The plaintiff has a cross-point of error. It reads: “The parties having stipulated that forty checks aggregating $9,472.81 were forged on appellee’s account paid by the Bank and charged to that account, ap-pellee is entitled to recover that amount with interest on each item from date of payment.”
Of the forty checks the bank objected to admission of certain of them. Evidence in the record presented a basis for the court to disallow some or all of them as part of the plaintiff’s recovery. Some of the checks do not appear in the statement of facts. As to some which do appear there was evidence that the plaintiff received the benefit thereof for they were applied to settle its valid obligations to persons, firms and corporations with which it did business, and to the United States.

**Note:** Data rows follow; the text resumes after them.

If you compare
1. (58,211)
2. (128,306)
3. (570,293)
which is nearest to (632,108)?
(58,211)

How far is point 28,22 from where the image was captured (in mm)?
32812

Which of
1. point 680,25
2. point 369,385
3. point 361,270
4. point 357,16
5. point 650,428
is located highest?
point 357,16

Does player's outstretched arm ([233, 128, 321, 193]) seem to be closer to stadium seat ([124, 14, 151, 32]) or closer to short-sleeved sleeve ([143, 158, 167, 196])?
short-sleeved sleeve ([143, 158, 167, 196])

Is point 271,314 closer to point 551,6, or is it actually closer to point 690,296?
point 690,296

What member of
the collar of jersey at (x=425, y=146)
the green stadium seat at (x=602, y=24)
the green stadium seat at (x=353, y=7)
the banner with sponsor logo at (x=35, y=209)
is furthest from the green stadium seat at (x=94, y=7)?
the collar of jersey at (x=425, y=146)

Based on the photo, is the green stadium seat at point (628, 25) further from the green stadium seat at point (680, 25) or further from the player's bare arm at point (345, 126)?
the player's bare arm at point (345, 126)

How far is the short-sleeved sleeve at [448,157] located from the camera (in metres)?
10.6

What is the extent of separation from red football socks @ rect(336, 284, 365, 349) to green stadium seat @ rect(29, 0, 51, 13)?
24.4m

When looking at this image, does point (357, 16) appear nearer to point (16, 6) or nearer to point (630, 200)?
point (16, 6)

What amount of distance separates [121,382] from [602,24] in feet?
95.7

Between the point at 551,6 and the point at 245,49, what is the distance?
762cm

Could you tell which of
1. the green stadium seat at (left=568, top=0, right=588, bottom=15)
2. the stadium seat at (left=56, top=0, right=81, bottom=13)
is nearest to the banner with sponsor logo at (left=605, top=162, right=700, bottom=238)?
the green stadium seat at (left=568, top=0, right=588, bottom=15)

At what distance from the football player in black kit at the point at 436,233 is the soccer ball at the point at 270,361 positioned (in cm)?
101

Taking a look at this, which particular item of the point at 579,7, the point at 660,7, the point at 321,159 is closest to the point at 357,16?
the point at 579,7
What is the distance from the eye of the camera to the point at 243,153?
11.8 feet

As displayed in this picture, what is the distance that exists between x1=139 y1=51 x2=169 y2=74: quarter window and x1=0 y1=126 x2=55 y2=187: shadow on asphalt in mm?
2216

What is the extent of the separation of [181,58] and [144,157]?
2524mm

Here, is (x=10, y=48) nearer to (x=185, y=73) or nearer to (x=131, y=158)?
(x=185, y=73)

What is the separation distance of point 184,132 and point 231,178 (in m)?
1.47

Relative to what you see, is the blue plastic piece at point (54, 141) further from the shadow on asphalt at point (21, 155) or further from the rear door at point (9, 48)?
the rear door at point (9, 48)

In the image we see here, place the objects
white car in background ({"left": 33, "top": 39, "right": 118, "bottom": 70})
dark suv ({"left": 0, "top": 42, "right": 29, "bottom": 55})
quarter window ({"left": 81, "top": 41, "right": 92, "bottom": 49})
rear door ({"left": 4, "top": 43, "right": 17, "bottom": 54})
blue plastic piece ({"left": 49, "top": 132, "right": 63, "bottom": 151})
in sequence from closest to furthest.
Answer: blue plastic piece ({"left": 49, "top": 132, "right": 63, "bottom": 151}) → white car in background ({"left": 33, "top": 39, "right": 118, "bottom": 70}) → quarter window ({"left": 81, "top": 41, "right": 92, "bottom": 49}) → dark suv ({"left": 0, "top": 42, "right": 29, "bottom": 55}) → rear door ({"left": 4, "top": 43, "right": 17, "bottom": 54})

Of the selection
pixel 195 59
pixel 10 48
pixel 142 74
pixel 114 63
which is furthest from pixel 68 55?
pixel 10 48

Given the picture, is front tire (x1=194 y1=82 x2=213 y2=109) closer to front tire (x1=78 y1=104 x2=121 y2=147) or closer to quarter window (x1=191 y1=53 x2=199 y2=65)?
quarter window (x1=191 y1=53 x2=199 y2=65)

In the state of the record presented to us it is impossible to determine the state of the account (as between the plaintiff and the forger) since no findings of fact were filed by the trial court and the nature of the judgment rendered does not reveal which checks (or portions thereof) were credited to the total of all forged checks as a set-off in favor of the bank. Plaintiff would not be entitled to judgment against the bank for the total of all forged checks free and clear and in disregard of credits proper to be applied because of those checks (or portions thereof), the proceeds from which inured to its benefit in the retirement *280of its just obligations. As to those the bank would be entitled to credit if it were sought. As we construe the bank’s pleadings such was sought. If not it was certainly a matter cast in issue without objection by the parties before the court, the bank’s case having been tried upon that defensive theory.
Plaintiff may not be heard to complain because the trial court refused to allow interest on the amount it recovered dating from the payment of the individual forged items, as and when they were made on the many dates within the one year’s period antedating the notification by plaintiff on July 22, 1960. Plaintiff’s damages were resolved into an unliquidated demand under the evidence introduced and issues tried in the court below. The bank has made no complaint because the interest was allowed on the principal amount of damages awarded beginning at a time earlier than the date of judgment.
All points of error are overruled and judgment is affirmed.